Campbellsburg is a town in Brown Township, Washington County, in the U.S. state of Indiana. As of the 2020 census, Campbellsburg had a population of 529.
==History==
Campbellsburg was laid out in 1849, when it was certain that the railroad would be built through that territory. It was originally called Buena Vista in commemoration of the Battle of Buena Vista, but was later renamed Campbellsburg for Robert Campbell, who platted an addition to the town in 1851.

The Campbellsburg post office has been in operation since 1852.

==Geography==
According to the 2010 census, Campbellsburg has a total area of 0.99 sqmi, all land.

==Demographics==

Historical population
| Census | Pop. | Note | %± |
| 1880 | 386 |  | — |
| 1890 | 418 |  | 8.3% |
| 1900 | 672 |  | 60.8% |
| 1910 | 666 |  | −0.9% |
| 1920 | 659 |  | −1.1% |
| 1930 | 558 |  | −15.3% |
| 1940 | 608 |  | 9.0% |
| 1950 | 637 |  | 4.8% |
| 1960 | 612 |  | −3.9% |
| 1970 | 678 |  | 10.8% |
| 1980 | 695 |  | 2.5% |
| 1990 | 606 |  | −12.8% |
| 2000 | 578 |  | −4.6% |
| 2010 | 585 |  | 1.2% |
| 2020 | 529 |  | −9.6% |
U.S. Decennial Census

===2010 census===
As of the census of 2010, there were 585 people, 228 households, and 150 families living in the town. The population density was 590.9 PD/sqmi. There were 274 housing units at an average density of 276.8 /sqmi. The racial makeup of the town was 98.5% White, 0.2% African American, 0.3% Asian, and 1.0% from two or more races. Hispanic or Latino of any race were 1.0% of the population.

There were 228 households, of which 37.7% had children under the age of 18 living with them, 43.0% were married couples living together, 18.9% had a female householder with no husband present, 3.9% had a male householder with no wife present, and 34.2% were non-families. 26.3% of all households were made up of individuals, and 9.6% had someone living alone who was 65 years of age or older. The average household size was 2.57 and the average family size was 3.12.

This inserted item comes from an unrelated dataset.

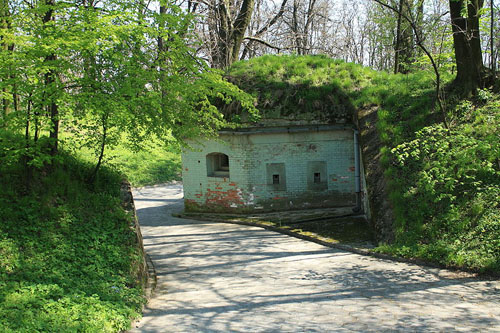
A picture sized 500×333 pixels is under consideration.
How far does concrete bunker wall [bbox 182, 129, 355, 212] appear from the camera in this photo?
14500mm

The median age in the town was 34.4 years. 30.1% of residents were under the age of 18; 8.7% were between the ages of 18 and 24; 23.4% were from 25 to 44; 25.7% were from 45 to 64; and 12.1% were 65 years of age or older. The gender makeup of the town was 49.1% male and 50.9% female.

===2000 census===
As of the census of 2000, there were 578 people, 232 households, and 141 families living in the town. The population density was 591.2 PD/sqmi. There were 270 housing units at an average density of 276.2 /sqmi. The racial makeup of the town was 98.96% White, and 1.04% from two or more races. Hispanic or Latino of any race were 0.87% of the population.

There were 232 households, out of which 31.0% had children under the age of 18 living with them, 46.1% were married couples living together, 10.8% had a female householder with no husband present, and 38.8% were non-families. 32.3% of all households were made up of individuals, and 13.8% had someone living alone who was 65 years of age or older. The average household size was 2.49 and the average family size was 3.23.

In the town, the population was spread out, with 29.2% under the age of 18, 10.9% from 18 to 24, 26.1% from 25 to 44, 20.9% from 45 to 64, and 12.8% who were 65 years of age or older. The median age was 33 years. For every 100 females, there were 104.2 males. For every 100 females age 18 and over, there were 95.7 males.

The median income for a household in the town was $23,438, and the median income for a family was $38,750. Males had a median income of $25,375 versus $22,344 for females. The per capita income for the town was $13,672. About 14.7% of families and 15.3% of the population were below the poverty line, including 14.9% of those under age 18 and 13.6% of those age 65 or over.

==Education==
It is in the West Washington School Corporation.